## [Directions for this task]
Report each line below that contains the word "tall", copying every such line in full.

## [Supplied data]
———
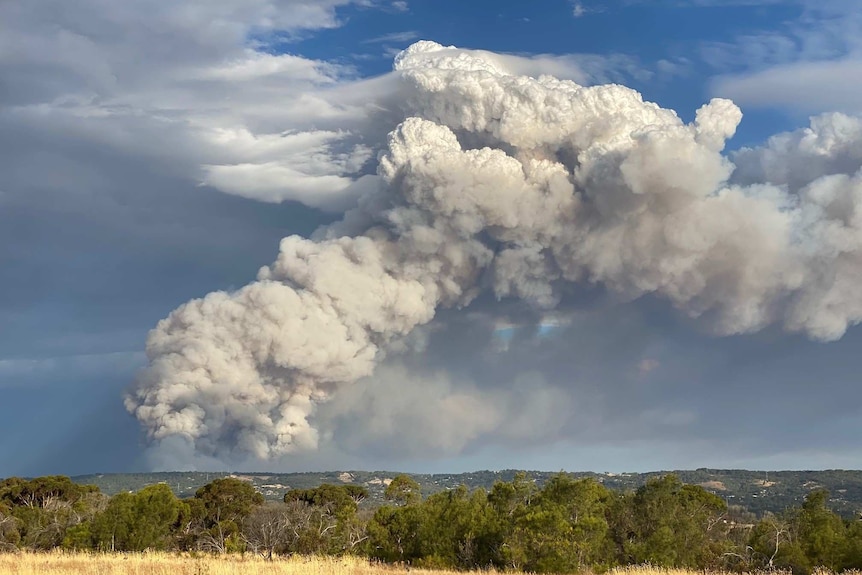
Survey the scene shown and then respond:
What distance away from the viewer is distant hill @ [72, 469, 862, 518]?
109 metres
———
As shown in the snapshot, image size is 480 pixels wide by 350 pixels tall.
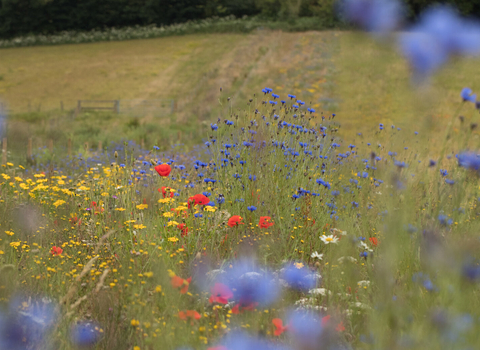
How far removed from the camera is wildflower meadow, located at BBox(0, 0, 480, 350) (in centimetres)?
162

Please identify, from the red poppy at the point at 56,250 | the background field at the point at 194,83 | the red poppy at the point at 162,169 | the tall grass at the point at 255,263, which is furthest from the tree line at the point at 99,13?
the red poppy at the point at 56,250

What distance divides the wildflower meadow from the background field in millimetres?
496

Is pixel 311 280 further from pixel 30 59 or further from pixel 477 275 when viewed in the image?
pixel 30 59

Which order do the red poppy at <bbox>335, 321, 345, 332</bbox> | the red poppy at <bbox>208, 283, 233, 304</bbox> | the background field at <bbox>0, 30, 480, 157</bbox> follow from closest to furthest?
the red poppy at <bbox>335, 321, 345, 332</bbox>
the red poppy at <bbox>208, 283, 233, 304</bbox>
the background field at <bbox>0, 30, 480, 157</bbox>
———
## [Expected answer]
As shown in the snapshot, image size is 480 pixels wide by 350 pixels tall.
Please identify, from the red poppy at the point at 56,250 | the background field at the point at 194,83 | the red poppy at the point at 162,169 | the tall grass at the point at 255,263, which is furthest from the tree line at the point at 99,13?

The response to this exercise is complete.